Klaas Hübner, Sprecher des Seeheimer Kreises der SPD, zeigt sich enttäuscht über Wolfgang Clements Entschluss, aus der SPD auszutreten. Die Bundesschiedskommission der Partei habe ihm mit ihrer Rüge die Hand gereicht - Clements Entscheidung sei aber zu respektieren.

Klaas Hübner im Gespräch mit Sandra Schulz | 25.11.2008
    Sandra Schulz: Der SPD-Parteivorsitzende Franz Müntefering heute Vormittag in Berlin. – Eine zeitliche Koinzidenz war es gewiss nicht. Erst gestern hatte die Bundesschiedskommission der SPD entschieden, Clement nicht aus der Partei auszuschließen, sondern es bei einer Rüge zu belassen. Diese Rüge hatte Clement heute Vormittag in einem Interview seinerseits gerügt.
    Unmittelbar vor der Sendung hatte ich Gelegenheit, mit Klaas Hübner zu telefonieren. Er ist Sprecher des konservativen Seeheimer Kreises der SPD. Meine erste Frage: Reisende soll man nicht aufhalten, sagte SPD-Vize Andrea Nahles. Irrt sie?

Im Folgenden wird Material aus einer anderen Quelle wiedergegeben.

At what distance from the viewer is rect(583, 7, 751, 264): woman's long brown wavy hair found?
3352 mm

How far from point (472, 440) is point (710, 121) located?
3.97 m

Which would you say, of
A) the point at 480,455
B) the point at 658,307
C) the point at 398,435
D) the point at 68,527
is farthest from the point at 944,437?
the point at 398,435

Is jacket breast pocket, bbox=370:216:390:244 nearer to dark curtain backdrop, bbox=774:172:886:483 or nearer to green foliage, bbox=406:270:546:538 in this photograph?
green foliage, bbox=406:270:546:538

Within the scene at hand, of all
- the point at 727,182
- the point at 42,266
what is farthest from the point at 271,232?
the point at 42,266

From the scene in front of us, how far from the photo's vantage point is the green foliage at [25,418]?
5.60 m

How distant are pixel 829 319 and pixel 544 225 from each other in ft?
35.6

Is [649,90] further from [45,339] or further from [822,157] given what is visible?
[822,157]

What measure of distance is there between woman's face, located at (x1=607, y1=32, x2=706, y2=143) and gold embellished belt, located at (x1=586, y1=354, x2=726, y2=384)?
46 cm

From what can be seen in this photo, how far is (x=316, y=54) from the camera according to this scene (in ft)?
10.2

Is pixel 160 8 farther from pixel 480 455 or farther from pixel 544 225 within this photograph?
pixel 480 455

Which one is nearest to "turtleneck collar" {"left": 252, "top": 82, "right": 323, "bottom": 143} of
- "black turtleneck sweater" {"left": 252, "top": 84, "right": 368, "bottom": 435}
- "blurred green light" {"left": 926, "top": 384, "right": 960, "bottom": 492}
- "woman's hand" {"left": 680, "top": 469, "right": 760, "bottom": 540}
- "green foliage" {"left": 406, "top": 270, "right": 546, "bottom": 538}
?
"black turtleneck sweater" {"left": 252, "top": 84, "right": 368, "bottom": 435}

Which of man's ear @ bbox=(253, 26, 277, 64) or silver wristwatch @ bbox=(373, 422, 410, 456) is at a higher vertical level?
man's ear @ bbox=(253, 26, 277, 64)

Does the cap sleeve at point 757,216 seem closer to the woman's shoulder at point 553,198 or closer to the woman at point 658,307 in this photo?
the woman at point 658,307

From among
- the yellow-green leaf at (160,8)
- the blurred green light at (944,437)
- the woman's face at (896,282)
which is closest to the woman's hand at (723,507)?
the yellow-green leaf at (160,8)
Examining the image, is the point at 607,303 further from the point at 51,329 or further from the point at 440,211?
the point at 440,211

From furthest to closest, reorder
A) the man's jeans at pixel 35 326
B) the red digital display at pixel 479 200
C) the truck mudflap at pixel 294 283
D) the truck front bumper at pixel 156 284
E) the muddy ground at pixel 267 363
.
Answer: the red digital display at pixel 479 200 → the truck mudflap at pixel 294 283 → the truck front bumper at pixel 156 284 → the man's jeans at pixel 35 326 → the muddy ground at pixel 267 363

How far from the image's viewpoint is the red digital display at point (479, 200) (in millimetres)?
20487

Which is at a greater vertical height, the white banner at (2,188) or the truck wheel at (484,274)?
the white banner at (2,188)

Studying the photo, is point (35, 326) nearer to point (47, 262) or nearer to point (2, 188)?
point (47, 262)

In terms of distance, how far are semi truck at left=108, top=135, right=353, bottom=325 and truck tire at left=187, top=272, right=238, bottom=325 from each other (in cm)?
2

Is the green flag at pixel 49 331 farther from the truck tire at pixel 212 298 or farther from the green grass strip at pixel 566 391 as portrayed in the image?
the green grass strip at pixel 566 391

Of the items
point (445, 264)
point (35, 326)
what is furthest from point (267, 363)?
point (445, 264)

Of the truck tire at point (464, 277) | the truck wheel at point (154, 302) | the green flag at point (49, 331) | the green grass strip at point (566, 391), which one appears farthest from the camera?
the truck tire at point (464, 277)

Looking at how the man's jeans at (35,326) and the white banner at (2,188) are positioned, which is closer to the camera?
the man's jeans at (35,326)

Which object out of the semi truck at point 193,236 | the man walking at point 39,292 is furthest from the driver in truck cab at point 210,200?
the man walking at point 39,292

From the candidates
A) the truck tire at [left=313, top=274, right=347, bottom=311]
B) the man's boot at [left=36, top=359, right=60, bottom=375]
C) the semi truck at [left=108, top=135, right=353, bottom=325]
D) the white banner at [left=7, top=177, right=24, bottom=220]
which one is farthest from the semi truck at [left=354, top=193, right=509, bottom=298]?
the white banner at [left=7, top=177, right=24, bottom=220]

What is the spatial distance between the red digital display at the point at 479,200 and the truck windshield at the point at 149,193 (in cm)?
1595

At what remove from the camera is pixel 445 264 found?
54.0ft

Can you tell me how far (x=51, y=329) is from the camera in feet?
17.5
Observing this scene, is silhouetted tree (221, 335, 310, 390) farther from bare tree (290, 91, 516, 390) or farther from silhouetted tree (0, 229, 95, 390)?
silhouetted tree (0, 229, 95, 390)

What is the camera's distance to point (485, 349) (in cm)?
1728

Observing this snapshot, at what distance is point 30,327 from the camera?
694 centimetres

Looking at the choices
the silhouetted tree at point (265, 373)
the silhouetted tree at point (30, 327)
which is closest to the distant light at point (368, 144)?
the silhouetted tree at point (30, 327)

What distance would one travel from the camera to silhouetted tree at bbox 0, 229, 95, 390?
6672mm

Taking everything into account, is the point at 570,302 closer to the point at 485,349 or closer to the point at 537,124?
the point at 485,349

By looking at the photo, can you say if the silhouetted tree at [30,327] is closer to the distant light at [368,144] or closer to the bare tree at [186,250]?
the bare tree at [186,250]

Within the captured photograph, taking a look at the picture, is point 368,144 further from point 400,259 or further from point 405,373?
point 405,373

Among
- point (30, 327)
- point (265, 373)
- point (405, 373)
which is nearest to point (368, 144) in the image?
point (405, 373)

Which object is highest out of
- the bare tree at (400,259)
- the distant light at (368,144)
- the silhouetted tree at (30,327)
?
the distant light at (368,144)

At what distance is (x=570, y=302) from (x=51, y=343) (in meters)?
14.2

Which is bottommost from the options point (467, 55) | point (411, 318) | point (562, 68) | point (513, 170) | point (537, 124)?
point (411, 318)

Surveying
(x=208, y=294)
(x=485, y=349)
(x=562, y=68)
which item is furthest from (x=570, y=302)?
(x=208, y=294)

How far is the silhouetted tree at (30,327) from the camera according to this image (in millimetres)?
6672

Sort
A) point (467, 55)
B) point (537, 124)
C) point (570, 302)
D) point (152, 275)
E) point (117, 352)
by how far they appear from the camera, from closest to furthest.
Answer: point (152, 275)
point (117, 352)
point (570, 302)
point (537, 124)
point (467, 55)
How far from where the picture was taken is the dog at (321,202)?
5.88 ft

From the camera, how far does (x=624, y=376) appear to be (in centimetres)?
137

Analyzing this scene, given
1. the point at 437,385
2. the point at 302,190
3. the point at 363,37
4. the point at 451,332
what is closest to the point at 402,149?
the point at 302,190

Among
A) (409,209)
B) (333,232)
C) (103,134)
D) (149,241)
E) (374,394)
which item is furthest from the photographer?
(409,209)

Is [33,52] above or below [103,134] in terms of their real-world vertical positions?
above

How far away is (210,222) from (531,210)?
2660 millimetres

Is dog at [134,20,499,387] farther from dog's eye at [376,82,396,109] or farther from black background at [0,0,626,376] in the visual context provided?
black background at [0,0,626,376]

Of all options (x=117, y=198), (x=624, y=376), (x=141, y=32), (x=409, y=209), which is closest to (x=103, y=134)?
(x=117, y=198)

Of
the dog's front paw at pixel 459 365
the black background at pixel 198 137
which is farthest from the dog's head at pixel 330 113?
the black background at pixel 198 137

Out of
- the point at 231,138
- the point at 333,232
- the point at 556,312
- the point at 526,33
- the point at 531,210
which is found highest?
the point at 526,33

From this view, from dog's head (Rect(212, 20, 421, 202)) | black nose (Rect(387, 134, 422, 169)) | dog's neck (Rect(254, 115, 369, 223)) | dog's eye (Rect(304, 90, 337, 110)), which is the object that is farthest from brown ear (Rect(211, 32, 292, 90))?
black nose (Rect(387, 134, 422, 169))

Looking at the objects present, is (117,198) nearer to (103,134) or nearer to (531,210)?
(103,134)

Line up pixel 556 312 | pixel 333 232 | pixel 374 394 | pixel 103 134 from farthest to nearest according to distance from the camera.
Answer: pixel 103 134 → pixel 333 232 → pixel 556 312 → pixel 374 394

    Klaas Hübner: In meinen Augen ist es sehr bedauerlich, dass Wolfgang Clement zurückgetreten ist beziehungsweise die Partei verlassen hat. Ich glaube, es hat genügend Brücken gegeben für ihn, in der Partei zu verbleiben. Die Bundesschiedskommission hat ein Urteil gefällt, was, glaube ich, ihm klar die Hand gereicht hat, was klar gemacht hat, dass ein Wolfgang Clement immer Platz hat in der Partei. Er hat eine andere Entscheidung getroffen. Ich bedauere das und ich bin auch ein wenig enttäuscht, enttäuscht deswegen, weil viele in der Partei vermittelnd unterwegs gewesen sind, um Wolfgang Clement Brücken zu bauen. Er hat eine andere Entscheidung getroffen, das haben wir zu respektieren.

    Schulz: Sie sind enttäuscht über Wolfgang Clement, oder über das Prozedere in den letzten Monaten?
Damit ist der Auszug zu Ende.